Knowing the reason to celebrate Christmas is like, It’s the kind of question kids love to ask, like, “Say, Daddy, why is the sky blue?” Or, “Say, mom, why is the Earth round?”. For most adults, Christian or not, the fact that Christmas falls on December 25 is irrelevant. No more than the gifts, feasts and all the festivities that go with it: this day is the day of the birth of Jesus. But children themselves have the advantage of asking the angry question.
The Bible is of no help in this matter: the Gospels, which tell the story and the life of Jesus, do not give any precise date. There is not the slightest reference in the sacred texts to the season in which this birth took place. Some readers believe there is a clue in the Gospel according to Saint Luke, which mentions the fact that shepherds spend the night in their fields to watch their flocks when they learn of the birth of Jesus. Which, according to them, would allow the Nativity to be located in September. In any case, not the middle of winter December, when, in our latitudes, the herds do not spend the night outside grazing.
The winter solstice and the rebirth of the sun
So why on December 25? This date falls just a few days from the longest night of the year and, therefore, the shortest day: December 21. This winter solstice day is the day that marks the time of the year from which the days begin to lengthen again.
It is the event that marks the rebirth of the cycle of nature. Its importance for the survival of humanity has led many civilizations around the world to celebrate it, in different forms, since the earliest times. For the Celts, the Persians or even the Vikings, it was also a major festival. Even today among the Chinese, the “extreme winter” day is when the forces of yin and yang harmonize and where families come together. As for the Hindus, it is for them the beginning of the celebrations of “Pancha Ganapati”, dedicated to the elephant god Ganesh.
A symbolic day
What better date to symbolically celebrate the anniversary of the birth of Jesus Christ, who came to Earth, according to believers, to save men and give them the possibility of knowing eternal life through his resurrection, than that which corresponds to the rebirth of sun and nature? It is criterion that the date of December 25, which compared to the pagan Roman feast of the revival of the sun,
would have been fixed in the 4th century, in the year 354, by Pope Liberus, to celebrate the Nativity. Presumably for the creative purpose of competing with the pagan festivals that took place this time of year.

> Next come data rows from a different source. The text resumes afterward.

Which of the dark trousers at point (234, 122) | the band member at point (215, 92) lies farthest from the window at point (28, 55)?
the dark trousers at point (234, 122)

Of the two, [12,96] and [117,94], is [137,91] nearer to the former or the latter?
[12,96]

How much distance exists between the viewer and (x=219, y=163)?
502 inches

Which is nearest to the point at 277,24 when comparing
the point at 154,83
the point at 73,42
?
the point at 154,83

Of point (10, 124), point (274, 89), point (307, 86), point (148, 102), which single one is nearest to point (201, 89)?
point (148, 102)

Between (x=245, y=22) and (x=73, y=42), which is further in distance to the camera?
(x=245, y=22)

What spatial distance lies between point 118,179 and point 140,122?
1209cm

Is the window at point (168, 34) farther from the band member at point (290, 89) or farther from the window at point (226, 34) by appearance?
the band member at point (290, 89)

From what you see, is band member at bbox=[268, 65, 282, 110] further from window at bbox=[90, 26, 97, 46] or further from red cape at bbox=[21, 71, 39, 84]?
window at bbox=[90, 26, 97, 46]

In 425, the Eastern Emperor Theodosius II officially codified the ceremonies of the Christmas feast. In 506, the Council of Agde will make it a dinner of obligation, and in 529, the Emperor Justinian will declare it a non-working day.
… Or the fruit of a smart calculation?
But the explanation according to the cycle of the sun would be at the origin of the choice of date does not make law. According to other researchers, Christmas was set on this date, not because of its proximity to pagan traditions and yesterday’s solstice, but as a result of a series of complex calendar calculations, according to an ancient Judaic tradition which wanted the great prophets to die on the same date as their birthdays or their conception.
Indeed, for more than 2,000 years, the question of the exact date of Jesus’ birth has raised countless religious controversies. Because of the existence of Jesus is practically no doubt, historians are 99.9% sure, as in the place, Bethlehem in Galilee, the uncertainty about his date of birth is such that some Christians have chosen not to celebrate it.